2、相馬共同火発の配管破裂事故への対応と原発について

(1) 火発の配管点検について、8万時間以上の運転後に最初の点検をするとか、50カ所程度の点検でよしとする「火力発電所の定期点検指針(社団法人 火力原子力発電技術協会)は疑問である。県民の安心・安全確保の観点から県は、この「指針」の見直しを求めること。

(2) 新地発電所1号機と2号機では設計メーカーが違っているにもかかわらず、単に作業しにくいという理由から、2号機の設計変更を行っている。しかも配管の材質については考慮していなかった。メーカーの責任に押しつけるような事業者の姿勢は問題である。コストを優先して、作業員の安全確保の対策がおざなりになっていたと言わざるを得ない。県としても実態をつかみ、県民に説明すること。

(3) 県内立地の原発の配管点検は、これまでの点検状況確認にとどめず、いったん全部停止して、あらためて徹底調査をすること。安全が確認できない炉は廃炉を提案すること。

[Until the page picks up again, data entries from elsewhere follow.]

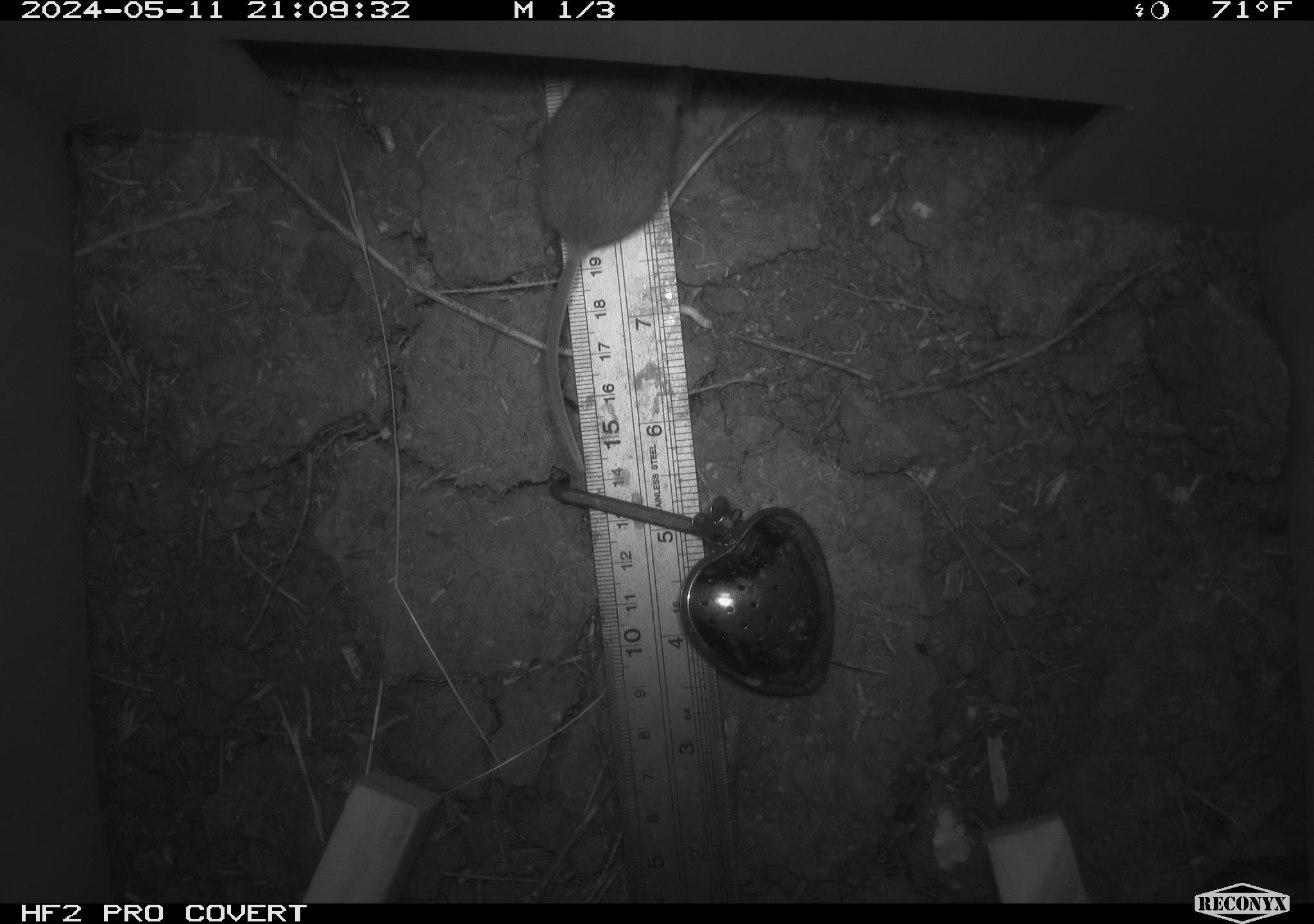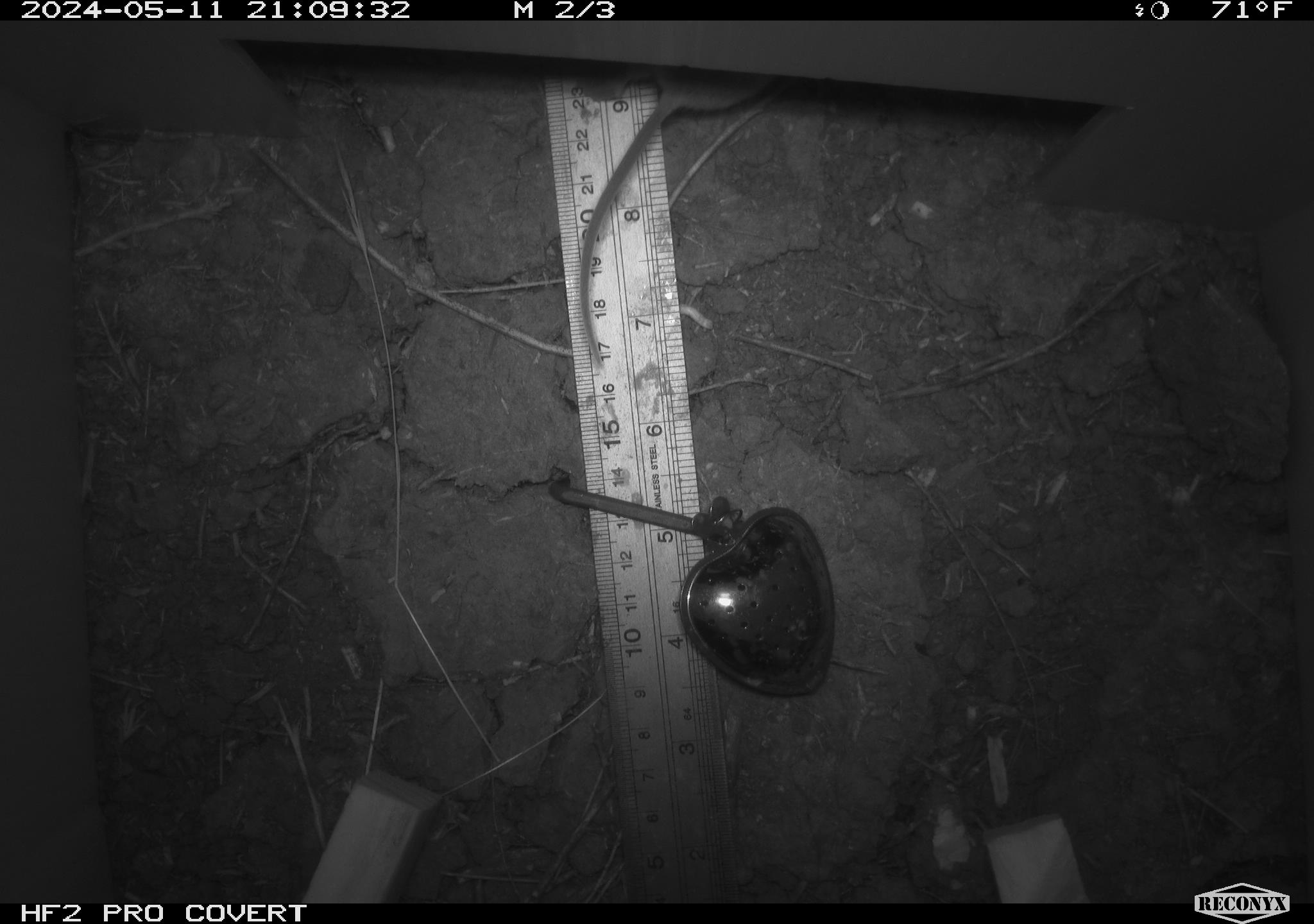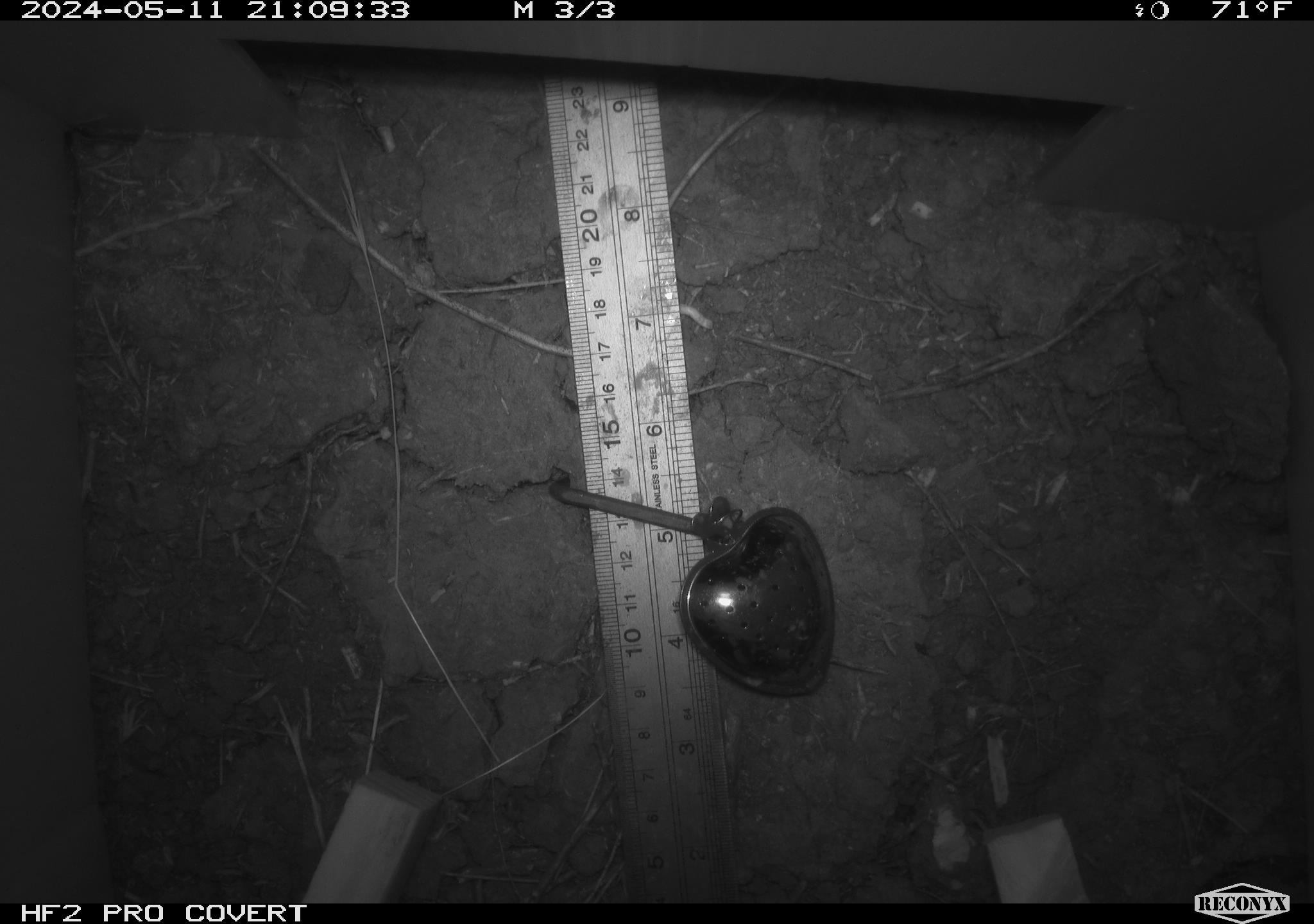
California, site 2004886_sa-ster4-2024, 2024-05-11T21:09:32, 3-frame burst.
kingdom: Animalia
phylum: Chordata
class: Mammalia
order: Rodentia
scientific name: Rodentia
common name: mouse species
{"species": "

(4) 老朽化が進んでいる原発と共存している県民の「安心と安全」はアウトソーシングで担保はできない。事業者自らの社会的責任として設備管理の組織と要員を整備することと、その提示を県は求めること。

3、県立病院の切りすて、統廃合はやめること

 県立病院は、公的医療機関として、地域医療での一般医療だけでなく、民間医療機関が担えない分野の医療や人材・技術養成、過疎地やへき地での医療提供などのきわめて大きな役割の発揮が求められる。これを、「県民主権・患者主権に基づく良質・公平・安全・安心な医療の提供と健全経営の実現」としてどう具現化するかの議論を先行すること。

 ところが、県財政の悪化を口実として、どこの病院を廃止して、どこを統合するかの議論に終始する現在の進め方は、転倒しているといわざるをえない。およそ「県民主権・患者主権」をふまえていない。県民の命と健康を守る医療にどう責任をもつか、の議論を県としてしっかりとすすめ、県民へしっかりと説明すること。